Task details: Please report each line of the data below that contains "States".

(Dataset entries)
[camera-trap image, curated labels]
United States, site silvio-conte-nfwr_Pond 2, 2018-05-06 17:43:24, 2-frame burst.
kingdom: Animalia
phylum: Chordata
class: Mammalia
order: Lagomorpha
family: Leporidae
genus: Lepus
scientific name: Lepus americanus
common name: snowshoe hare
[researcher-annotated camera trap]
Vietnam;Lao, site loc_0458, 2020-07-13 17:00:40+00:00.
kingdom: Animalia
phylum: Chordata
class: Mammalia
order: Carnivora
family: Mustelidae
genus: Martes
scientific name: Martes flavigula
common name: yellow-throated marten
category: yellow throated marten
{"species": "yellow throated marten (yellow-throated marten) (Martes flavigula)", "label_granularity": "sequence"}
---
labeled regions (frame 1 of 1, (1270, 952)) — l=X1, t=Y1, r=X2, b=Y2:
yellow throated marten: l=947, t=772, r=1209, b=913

--

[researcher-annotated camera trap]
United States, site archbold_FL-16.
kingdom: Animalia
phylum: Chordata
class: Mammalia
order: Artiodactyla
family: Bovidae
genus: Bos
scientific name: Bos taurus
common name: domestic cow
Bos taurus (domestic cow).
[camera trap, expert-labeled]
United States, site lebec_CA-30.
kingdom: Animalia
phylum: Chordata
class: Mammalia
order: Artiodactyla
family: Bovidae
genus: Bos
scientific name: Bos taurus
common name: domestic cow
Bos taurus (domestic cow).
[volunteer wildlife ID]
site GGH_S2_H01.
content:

Output below:
United States, site silvio-conte-nfwr_Pond 2, 2018-05-06 17:43:24, 2-frame burst.
United States, site archbold_FL-16.
United States, site lebec_CA-30.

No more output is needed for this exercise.